Sometime a person can be their own worst enemy and engage in very self-defeating behavior. I know this from all too personal experience. I think of all the time I wasted in futile attempts to not really live my life and I cringe. The problem is that I can see this behavior in others, but no one listens. I guess we are all destined to make all of our own mistakes. I certainly made plenty of them, but I clearly didn't have all the facts at my disposal earlier in my life. I think that I took the hard path, but In fact I took what was likely the only path at the time. Things are different today, I think, considerably different.
Life is up and down with my children, especially with my youngest son. He has always seemed to want to chart his own path, rocky as it might be. For the past two month he has hardly spoke to me, mostly a grunted "Hi." Suddenly he wants me to help him with a computer project and is all chatty. I am tickled pink, but it's so strange.

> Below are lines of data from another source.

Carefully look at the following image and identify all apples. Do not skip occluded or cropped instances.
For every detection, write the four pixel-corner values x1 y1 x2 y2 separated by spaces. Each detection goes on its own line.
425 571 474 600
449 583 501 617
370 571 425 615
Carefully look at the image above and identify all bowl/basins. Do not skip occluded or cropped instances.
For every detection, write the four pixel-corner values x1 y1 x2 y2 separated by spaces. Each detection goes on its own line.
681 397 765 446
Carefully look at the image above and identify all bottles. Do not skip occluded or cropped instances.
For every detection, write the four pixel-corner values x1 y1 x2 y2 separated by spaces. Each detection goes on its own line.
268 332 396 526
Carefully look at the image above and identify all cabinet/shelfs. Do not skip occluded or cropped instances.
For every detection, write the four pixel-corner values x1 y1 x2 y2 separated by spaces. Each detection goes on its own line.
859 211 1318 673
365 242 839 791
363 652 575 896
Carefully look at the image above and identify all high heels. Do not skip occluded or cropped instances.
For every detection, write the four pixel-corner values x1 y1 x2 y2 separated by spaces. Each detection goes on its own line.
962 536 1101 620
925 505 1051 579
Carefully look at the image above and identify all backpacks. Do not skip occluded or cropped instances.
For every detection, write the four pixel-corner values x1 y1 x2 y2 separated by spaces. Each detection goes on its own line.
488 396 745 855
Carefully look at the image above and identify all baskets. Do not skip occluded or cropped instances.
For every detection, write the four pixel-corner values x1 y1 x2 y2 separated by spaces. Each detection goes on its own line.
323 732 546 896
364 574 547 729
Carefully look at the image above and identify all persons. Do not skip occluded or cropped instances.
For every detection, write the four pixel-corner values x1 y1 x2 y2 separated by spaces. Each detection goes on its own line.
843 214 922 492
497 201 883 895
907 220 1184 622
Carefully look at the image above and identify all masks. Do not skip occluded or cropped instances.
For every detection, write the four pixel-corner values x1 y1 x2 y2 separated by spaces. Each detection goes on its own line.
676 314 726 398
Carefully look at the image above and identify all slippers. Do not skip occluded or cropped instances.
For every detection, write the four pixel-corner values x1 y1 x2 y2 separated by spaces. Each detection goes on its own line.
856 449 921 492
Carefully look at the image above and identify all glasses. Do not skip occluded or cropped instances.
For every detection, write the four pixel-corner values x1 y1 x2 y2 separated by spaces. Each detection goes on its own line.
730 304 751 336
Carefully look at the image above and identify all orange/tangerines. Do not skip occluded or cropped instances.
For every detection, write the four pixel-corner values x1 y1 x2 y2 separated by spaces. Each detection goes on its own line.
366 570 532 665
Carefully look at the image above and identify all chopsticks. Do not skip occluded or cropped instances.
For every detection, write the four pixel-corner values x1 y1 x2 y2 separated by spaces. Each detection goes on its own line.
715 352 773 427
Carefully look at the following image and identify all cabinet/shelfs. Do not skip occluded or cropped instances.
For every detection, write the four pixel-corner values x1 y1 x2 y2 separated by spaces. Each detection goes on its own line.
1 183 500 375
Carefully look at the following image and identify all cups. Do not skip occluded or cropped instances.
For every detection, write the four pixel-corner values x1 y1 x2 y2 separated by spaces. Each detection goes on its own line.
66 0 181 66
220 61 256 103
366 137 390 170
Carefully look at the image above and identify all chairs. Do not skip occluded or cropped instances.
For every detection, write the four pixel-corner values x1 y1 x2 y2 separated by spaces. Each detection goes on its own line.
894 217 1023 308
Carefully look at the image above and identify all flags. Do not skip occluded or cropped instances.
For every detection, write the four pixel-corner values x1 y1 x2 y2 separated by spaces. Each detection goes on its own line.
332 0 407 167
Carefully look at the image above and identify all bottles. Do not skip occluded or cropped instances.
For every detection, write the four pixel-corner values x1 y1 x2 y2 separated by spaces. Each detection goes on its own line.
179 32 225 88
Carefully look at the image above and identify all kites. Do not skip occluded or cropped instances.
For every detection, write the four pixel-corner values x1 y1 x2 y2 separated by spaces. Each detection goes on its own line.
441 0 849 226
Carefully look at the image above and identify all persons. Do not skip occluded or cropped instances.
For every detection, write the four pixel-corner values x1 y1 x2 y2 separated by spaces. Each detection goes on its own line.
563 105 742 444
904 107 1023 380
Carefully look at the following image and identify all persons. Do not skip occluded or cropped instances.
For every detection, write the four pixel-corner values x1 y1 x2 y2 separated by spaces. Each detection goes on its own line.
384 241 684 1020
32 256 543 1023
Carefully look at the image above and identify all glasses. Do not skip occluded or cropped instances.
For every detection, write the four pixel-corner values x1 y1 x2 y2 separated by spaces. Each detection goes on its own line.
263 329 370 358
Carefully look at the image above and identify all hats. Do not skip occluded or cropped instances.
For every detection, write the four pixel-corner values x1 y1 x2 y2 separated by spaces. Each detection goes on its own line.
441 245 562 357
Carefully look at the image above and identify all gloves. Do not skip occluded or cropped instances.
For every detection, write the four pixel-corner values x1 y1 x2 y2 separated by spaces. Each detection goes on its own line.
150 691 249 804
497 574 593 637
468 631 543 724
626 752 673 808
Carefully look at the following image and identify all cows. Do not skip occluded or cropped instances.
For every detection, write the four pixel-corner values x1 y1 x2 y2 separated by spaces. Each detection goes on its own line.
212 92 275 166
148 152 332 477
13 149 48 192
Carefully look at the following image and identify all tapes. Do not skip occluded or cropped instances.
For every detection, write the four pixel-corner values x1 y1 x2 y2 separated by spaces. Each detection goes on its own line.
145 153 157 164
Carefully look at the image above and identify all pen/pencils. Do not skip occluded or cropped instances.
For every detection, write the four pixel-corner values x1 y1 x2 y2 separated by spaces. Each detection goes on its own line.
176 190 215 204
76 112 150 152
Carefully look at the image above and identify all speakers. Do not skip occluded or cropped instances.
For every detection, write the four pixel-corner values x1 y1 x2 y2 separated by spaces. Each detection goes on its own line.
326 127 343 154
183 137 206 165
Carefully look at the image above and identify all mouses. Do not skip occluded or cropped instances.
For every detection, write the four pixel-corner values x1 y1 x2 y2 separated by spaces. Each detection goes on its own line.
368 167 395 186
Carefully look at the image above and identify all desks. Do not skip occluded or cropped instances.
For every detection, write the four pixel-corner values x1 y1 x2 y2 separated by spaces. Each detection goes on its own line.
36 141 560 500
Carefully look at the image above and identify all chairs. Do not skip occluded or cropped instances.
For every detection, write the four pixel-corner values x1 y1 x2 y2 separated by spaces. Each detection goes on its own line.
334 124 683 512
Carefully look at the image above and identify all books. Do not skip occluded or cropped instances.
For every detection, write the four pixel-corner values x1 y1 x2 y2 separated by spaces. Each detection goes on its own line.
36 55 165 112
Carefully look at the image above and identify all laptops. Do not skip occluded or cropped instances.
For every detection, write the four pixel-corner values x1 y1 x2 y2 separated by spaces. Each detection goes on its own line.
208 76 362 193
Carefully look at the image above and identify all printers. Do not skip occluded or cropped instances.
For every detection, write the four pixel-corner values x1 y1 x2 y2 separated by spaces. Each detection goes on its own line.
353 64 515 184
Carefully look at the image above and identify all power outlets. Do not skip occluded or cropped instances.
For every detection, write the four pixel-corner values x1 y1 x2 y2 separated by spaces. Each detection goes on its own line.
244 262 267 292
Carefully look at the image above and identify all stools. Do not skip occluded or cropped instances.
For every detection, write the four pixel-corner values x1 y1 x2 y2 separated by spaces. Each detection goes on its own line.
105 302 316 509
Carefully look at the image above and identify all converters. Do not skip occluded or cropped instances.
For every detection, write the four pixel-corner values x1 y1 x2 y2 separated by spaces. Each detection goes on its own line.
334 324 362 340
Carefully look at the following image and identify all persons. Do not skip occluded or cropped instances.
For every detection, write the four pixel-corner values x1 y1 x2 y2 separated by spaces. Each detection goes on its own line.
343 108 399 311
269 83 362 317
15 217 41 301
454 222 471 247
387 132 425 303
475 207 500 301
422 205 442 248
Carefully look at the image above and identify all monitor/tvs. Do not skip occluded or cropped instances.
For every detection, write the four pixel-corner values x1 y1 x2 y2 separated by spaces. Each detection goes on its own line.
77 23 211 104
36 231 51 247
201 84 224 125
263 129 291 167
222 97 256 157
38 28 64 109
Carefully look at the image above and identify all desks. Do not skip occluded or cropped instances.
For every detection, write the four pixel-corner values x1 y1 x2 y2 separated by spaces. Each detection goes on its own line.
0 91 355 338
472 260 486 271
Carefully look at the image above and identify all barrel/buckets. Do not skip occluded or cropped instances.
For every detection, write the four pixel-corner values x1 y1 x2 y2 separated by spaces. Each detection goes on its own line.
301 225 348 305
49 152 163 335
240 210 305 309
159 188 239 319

I am back to doing T'ai Chi. My back is in reasonable, though not perfect, shape. I feel so much better after doing just a little of the T'ai Chi and Chigong exercises.
The weather has been great the past two days! It has been warm and mostly sunny. I don't even mind the strange new time-change date. By the way I got a full night's sleep last night. Aside from the T'ai Chi and a bit of grocery shopping I haven't been doing too much outside of the house. I have been on the computer a lot; make that too much. I have been doing a little too much browsing and not enough writing.
This is running on so I will conclude. I am looking for more warm weather and hopefully some new spring experiences, and friends. This looks to be a busier week. Have a good evening.